EXTRACTED TEXT section start

Tuesday 30 March 2010

West Wycombe


I went to the Dashwood Mausoleum and the Hellfire Caves in West Wycombe today. I wanted to get ideas for the setting of something I'm working on. The weather was a bit stormy at the time, so it was more than usually atmospheric, if rather slippery on the way up to the monument. The dog insisted on coming, which was unfortunate for him as he had to wait tied up outside the caves, (unfortunate also for the back of the car). Due to the bad weather outside, I had the cave to myself, where once met the notorious Hellfire Club. They consist of deep artificial passages with Gothic arches, and various chambers and cells carved out of the chalky rock. Very spooky, sending the imagination into overdrive about the dark doings that may have gone on there during the hayday of Hellfire Club in the mid eighteenth-century. Here the 'great and good', aristocrats and members of the government of the day, indulged in debauchery, tomfoolery and blasphemous ritual, along with local wenches. The ringleader was the local toff Francis Dashwood, 15th Baron le Despencer, who had an interesting life. It is said that he has the caves dug out to provide work for unemployed tenants. This, however, strikes me as an attempt, on the part of more recent Dashwoods, to put a positive gloss on his motives of their notorious ancestor.

Another prominent member of the secret society was the Earl of Sandwich, who apparently received a shock when another member unleashed a baboon at him, which the earl mistook for the actual Devil, come to claim his soul. The artist Hogarth was also said to be involved, as was the political radical John Wilkes. Even Benjamin Franklin dropped by... Naturally there is a lot of talk about the caves being associated with the occult and the supernatural, but I didn't see any ghosts when I was there.

EXTRACTED TEXT section end

YOUR OBJECTIVE — In the West Wycombe post, who mistook a baboon for the Devil?

DATASET CONTENT section start

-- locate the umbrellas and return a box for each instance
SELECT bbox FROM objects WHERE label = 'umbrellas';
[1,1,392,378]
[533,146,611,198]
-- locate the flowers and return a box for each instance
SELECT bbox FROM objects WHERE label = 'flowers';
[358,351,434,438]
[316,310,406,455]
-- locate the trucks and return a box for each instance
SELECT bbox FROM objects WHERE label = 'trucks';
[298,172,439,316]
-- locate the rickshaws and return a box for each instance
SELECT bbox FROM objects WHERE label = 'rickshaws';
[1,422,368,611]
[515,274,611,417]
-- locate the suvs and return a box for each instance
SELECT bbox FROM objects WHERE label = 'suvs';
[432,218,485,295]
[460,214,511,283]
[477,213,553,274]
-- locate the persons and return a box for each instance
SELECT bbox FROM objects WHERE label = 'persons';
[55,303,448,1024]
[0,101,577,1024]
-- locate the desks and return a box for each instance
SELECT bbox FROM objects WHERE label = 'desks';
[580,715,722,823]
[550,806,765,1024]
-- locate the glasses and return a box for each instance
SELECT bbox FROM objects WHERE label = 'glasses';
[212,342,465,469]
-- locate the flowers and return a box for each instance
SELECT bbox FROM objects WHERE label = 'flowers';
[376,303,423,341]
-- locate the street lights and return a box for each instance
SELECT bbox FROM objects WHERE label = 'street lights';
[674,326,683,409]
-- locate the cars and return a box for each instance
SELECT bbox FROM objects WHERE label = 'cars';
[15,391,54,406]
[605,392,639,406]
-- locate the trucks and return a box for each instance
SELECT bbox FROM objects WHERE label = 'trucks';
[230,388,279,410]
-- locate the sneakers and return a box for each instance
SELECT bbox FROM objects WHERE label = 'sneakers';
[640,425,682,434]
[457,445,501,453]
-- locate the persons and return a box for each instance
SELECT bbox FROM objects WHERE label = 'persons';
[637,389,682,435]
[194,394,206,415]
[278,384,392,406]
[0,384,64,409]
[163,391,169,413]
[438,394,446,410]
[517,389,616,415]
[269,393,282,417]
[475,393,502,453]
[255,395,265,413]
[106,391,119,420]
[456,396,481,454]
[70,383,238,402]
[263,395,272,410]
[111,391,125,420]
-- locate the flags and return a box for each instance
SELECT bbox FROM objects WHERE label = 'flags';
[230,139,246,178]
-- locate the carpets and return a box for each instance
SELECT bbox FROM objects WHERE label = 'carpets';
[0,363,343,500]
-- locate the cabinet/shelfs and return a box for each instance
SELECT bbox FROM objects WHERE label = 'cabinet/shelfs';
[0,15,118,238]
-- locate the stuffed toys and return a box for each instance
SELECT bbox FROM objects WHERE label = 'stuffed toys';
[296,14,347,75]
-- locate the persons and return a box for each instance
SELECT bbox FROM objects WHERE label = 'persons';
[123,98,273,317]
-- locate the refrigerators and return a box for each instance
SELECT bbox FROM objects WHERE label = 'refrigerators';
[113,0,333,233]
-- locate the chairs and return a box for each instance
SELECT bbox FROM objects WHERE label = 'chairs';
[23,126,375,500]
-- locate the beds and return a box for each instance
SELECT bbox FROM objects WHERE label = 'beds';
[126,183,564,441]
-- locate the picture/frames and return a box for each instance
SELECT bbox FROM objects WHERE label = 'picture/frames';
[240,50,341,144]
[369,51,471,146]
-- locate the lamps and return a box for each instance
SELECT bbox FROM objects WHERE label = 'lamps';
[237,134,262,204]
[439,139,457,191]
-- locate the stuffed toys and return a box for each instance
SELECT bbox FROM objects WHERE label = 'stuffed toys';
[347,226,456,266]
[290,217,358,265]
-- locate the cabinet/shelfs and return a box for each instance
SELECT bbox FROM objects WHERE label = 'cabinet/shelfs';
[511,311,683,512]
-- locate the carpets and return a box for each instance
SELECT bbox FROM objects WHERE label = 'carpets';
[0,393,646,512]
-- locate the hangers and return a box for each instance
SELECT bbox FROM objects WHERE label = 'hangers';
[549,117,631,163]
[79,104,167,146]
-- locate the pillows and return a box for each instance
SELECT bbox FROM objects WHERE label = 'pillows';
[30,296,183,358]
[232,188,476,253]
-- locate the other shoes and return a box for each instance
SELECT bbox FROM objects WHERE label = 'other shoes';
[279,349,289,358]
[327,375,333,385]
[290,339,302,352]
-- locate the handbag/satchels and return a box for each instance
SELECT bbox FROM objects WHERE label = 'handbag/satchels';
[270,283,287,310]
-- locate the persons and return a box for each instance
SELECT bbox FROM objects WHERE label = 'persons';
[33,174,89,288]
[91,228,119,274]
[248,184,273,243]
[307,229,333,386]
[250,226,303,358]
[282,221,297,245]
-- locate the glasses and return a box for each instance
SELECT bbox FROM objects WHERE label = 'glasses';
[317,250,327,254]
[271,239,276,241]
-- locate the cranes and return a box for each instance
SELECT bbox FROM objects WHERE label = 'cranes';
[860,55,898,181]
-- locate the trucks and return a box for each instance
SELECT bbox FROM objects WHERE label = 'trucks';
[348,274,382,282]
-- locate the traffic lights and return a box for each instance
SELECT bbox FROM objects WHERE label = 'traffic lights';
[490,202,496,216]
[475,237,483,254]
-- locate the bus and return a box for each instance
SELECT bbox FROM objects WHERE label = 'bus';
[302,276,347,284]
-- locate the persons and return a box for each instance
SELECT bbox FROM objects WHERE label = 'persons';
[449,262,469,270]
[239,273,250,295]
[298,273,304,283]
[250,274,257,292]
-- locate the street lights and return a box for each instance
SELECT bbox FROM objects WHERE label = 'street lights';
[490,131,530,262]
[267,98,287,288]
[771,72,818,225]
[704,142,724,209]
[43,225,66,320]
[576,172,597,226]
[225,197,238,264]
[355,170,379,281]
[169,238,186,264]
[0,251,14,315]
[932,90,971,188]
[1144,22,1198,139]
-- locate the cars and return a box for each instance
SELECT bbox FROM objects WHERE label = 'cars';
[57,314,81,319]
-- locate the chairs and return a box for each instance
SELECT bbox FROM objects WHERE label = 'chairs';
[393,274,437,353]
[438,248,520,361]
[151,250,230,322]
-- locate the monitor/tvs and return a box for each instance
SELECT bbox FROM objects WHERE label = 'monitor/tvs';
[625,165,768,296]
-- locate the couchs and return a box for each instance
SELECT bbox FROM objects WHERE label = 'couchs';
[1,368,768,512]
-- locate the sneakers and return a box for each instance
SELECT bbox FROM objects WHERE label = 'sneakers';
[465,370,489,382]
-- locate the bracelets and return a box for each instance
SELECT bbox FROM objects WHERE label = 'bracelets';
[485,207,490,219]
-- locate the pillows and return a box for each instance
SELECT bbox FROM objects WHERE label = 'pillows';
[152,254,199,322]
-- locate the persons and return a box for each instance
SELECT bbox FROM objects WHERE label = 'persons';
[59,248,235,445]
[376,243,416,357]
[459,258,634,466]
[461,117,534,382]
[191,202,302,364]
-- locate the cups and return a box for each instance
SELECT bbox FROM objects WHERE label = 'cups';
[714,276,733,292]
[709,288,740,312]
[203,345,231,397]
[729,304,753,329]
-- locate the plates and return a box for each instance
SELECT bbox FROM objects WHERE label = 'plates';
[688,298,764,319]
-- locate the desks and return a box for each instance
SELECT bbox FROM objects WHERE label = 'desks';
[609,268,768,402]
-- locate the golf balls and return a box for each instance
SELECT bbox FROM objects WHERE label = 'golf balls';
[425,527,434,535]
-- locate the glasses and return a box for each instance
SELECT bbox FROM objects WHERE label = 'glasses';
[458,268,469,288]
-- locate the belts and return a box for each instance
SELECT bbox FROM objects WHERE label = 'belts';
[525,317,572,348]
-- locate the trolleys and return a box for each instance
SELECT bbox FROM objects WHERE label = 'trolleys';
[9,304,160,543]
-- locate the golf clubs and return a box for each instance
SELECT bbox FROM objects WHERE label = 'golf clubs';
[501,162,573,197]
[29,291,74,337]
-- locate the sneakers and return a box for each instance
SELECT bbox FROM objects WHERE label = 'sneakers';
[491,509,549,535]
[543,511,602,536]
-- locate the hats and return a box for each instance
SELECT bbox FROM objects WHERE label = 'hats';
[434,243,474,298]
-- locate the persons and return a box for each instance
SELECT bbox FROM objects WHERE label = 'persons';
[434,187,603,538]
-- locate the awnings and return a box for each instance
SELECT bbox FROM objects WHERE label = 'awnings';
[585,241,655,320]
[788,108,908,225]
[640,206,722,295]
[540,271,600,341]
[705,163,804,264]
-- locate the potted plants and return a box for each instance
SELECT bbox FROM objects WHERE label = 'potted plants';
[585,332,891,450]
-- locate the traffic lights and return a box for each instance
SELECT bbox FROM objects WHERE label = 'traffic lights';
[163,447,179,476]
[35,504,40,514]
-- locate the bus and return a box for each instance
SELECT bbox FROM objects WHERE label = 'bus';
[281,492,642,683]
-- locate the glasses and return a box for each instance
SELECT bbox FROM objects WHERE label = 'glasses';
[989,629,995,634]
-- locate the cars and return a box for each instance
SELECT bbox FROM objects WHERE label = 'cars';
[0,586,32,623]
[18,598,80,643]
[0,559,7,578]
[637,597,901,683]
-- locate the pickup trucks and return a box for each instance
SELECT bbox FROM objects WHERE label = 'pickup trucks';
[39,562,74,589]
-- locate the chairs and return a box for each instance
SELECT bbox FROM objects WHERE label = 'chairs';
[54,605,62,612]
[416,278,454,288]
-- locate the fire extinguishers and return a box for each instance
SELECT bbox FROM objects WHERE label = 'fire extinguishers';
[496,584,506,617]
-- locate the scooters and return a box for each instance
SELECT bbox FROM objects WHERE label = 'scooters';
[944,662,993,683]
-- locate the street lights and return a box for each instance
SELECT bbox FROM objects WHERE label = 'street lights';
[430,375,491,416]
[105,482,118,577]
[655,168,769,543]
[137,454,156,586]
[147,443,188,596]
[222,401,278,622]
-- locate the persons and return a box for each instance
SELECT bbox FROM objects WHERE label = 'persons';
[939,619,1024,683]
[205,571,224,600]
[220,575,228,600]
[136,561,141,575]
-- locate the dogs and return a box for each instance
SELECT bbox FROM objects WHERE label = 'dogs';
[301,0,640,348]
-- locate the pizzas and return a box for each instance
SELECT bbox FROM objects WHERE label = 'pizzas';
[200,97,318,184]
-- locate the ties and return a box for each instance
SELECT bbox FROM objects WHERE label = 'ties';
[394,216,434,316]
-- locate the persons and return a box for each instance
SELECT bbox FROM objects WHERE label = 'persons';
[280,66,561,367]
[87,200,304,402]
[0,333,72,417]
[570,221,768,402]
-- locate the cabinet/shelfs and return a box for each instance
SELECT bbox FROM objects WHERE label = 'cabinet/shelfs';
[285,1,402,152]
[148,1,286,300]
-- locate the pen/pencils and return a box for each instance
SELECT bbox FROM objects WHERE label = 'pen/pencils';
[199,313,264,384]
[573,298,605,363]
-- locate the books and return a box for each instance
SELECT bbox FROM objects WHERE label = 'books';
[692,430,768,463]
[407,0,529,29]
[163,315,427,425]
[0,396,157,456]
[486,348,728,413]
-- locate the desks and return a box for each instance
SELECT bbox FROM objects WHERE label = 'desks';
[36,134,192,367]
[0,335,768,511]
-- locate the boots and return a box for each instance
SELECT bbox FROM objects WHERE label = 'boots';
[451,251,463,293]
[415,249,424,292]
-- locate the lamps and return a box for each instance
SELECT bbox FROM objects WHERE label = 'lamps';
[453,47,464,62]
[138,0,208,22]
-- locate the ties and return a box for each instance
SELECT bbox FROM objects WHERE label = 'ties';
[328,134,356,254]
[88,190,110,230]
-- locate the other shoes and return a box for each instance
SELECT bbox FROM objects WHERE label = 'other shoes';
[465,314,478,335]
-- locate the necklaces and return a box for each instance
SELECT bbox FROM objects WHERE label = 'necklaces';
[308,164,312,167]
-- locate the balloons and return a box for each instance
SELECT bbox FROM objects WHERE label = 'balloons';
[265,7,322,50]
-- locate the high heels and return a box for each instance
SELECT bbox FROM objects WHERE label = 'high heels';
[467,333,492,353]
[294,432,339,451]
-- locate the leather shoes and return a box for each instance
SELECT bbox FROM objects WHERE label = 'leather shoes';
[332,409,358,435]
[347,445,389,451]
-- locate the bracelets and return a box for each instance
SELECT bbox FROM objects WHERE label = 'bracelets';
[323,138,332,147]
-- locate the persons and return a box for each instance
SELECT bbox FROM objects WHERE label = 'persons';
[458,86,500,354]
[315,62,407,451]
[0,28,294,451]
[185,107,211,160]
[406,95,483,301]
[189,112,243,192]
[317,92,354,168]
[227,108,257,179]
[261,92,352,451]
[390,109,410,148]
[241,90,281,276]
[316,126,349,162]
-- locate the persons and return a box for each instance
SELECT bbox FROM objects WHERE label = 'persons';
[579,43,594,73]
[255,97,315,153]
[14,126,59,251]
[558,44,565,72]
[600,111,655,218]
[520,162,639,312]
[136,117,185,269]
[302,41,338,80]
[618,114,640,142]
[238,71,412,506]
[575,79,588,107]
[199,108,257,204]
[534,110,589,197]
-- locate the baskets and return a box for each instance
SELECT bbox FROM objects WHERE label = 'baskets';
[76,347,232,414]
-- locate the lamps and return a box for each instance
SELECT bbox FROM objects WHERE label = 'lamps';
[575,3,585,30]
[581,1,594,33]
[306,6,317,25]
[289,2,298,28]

DATASET CONTENT section end

ANSWER TO THIS TASK — The Earl of Sandwich.